▸ AVAILABLE DATA:
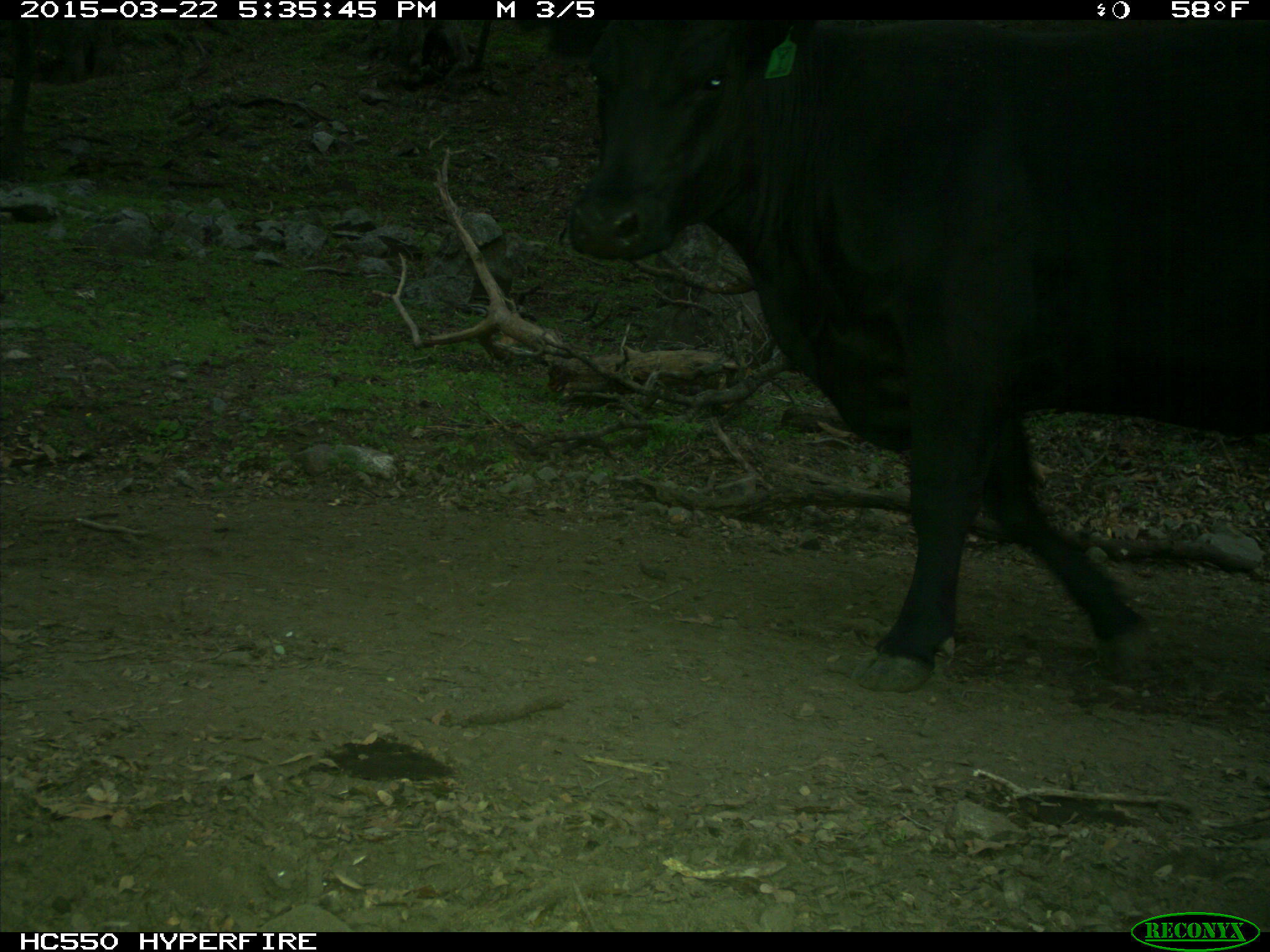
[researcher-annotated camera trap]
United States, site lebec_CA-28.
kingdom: Animalia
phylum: Chordata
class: Mammalia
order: Artiodactyla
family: Bovidae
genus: Bos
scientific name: Bos taurus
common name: domestic cow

▸ TASK TO COMPLETE: Output every record above exactly, leaving out the pictures.

▸ YOUR RESPONSE:
[researcher-annotated camera trap]
United States, site lebec_CA-28.
kingdom: Animalia
phylum: Chordata
class: Mammalia
order: Artiodactyla
family: Bovidae
genus: Bos
scientific name: Bos taurus
common name: domestic cow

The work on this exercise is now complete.